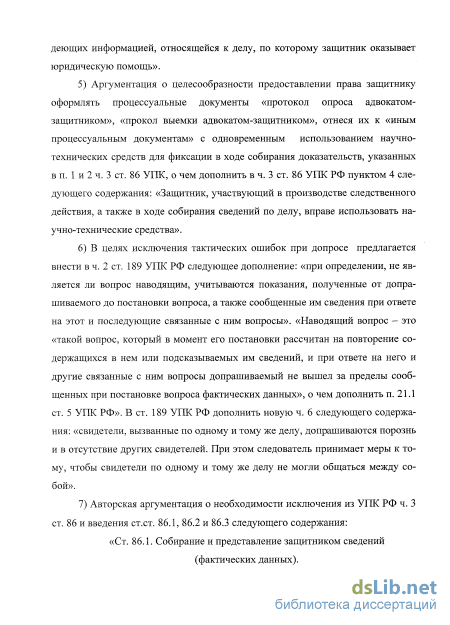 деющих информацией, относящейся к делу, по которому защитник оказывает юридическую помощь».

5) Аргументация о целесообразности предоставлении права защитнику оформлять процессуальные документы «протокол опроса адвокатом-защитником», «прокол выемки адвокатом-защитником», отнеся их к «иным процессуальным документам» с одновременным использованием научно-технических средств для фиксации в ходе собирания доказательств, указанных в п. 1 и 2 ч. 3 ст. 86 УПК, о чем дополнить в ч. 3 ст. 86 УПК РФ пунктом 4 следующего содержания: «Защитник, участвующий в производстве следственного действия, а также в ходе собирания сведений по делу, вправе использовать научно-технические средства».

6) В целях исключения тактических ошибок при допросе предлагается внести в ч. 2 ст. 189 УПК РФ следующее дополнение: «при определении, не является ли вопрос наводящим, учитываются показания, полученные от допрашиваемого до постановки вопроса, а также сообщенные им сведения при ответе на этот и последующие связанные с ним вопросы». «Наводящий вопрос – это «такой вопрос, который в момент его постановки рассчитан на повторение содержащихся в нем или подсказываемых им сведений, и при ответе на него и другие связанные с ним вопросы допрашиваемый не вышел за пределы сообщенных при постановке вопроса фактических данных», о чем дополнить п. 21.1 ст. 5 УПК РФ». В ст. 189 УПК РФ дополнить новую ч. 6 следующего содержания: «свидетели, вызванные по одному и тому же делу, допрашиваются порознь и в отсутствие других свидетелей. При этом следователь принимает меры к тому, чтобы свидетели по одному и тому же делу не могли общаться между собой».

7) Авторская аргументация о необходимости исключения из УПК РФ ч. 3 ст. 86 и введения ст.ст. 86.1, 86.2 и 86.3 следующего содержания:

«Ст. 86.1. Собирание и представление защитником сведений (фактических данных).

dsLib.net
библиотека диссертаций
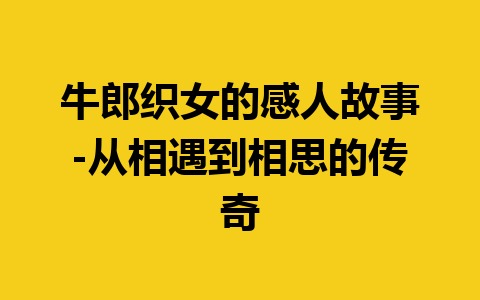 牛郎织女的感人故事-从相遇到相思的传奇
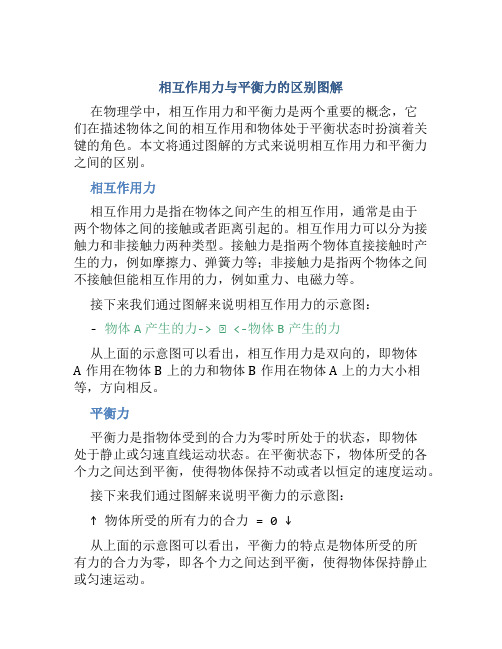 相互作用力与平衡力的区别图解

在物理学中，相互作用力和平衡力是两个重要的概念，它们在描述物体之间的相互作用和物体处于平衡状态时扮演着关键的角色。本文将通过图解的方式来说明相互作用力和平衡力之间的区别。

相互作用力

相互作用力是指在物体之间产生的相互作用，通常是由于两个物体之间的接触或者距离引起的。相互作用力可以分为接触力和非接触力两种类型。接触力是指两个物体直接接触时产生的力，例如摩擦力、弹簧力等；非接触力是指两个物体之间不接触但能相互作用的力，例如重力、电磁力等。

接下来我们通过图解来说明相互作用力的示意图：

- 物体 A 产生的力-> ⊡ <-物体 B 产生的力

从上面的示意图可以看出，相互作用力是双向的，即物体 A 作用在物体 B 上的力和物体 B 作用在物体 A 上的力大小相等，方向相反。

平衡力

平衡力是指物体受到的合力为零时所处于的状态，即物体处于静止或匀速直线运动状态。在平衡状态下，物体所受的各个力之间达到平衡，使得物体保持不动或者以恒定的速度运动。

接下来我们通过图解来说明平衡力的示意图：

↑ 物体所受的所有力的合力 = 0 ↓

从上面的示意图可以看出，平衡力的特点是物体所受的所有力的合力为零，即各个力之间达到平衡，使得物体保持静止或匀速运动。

▶ **Exercise brief**:
Among the lines of the listing above, count those that contain "从上面的示意图可以看出" and give only the count.

▶ **Exercise result**:
2